Andy Pettitte didn’t change his story. Not one bit.

Pettitte was deposed by the government in 2008.  You can read his entire testimony here.  The relevant parts of it come on pages 25-28.  There Pettitte recounts the two conversations he had about PEDs with Roger Clemens: one in 1999, one in 2005. As he did in court today, he said then that he initially believed Clemens told him in 1999 that he used PEDs. Then in 2005, Clemens said something else: that it was his wife, not Clemens himself, who used.

Obviously, it’s possible that Clemens was lying in 2005. The heat was on PED users by then. He may have wanted to make people think that he never used PEDs at all.  That may have been why Clemens said what he said about his wife, and it would not be at all unreasonable for Pettitte to assume in 2005 that Clemens was lying.

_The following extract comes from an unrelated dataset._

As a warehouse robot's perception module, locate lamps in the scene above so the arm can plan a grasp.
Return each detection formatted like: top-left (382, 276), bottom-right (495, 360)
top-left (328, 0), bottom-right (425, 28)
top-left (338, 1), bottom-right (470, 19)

But Pettitte didn’t assume that. At least not publicly

Perhaps the most notable thing Pettite said in front of Congress back then was, “I’m saying that I was under the impression that he told me that he had taken it. And then when Roger told me that he didn’t take it, and I misunderstood him, I took it for that, that I misunderstood him.”

Calcaterra continued:

In light of that previous testimony — that Pettitte, in his own mind, concluded that he misunderstood Roger Clemens in 1999 — there had to be zero expectation that he would say with any degree of certainty this morning that Clemens told him he used PEDs in 1999.  For him to do so would require him to contradict his previously-sworn testimony.

And he did not contradict his previous testimony. It was totally consistent.

In other words, not only is it incorrect to say that Pettitte changed his story, but to do so is to accuse him of committing the same crime Clemens has been charged with, either then or now.

That being the case, the prosecution should have seen this coming, Calcaterra wrote. Instead, even the presiding Judge Walton called them out for failing to undo the damage when they got a second crack at Pettitte after Attanasio’s cross-examination, as the New York Times‘ Juliet Macur reported:

“His testimony now before the jury is, ‘I don’t know,’ ” Walton said to Durham. “I thought that what we would hear is, ‘Mr. Pettitte, currently, what is your memory of what Mr. Clemens told you back in 1999?’ ”

“I was waiting for you to ask, and you didn’t ask that,” he told Durham.

ESPN’s Munson, a lawyer, explained that the big question now is whether Walton might rule that Pettitte’s “50-50” statement falls short of the “preponderance” of evidence standard that is often expressed as 51 percent: 

Durham and his team will argue that the quality of the evidence is the important criterion and that quantitative analysis has no role in deciding what evidence a jury should consider. They may also argue that the “50-50” phrase is an idiomatic expression of colloquial American English and has no connection to the 51 percent standard of the rules of evidence.

It will be a difficult argument, but it is an argument the prosecution must win to preserve its chances of obtaining a conviction of Clemens.

Pettitte and former Yankees trainer Brian McNamee were expected to be the only witnesses to testify that Clemens used performance-enhancing drugs, with Pettitte, as a friend of Clemens’, a born-again Christian and someone who has owned up to his own transgressions, was considered the more credible witness of the two men.

The drama will continue today with testimony from FDA investigator and former IRS agent Jeff Novitzky, who was also involved in the Barry Bonds/BALCO prosecution and the since-ended investigation of Lance Armstrong. Novitzky began testifying Wednesday.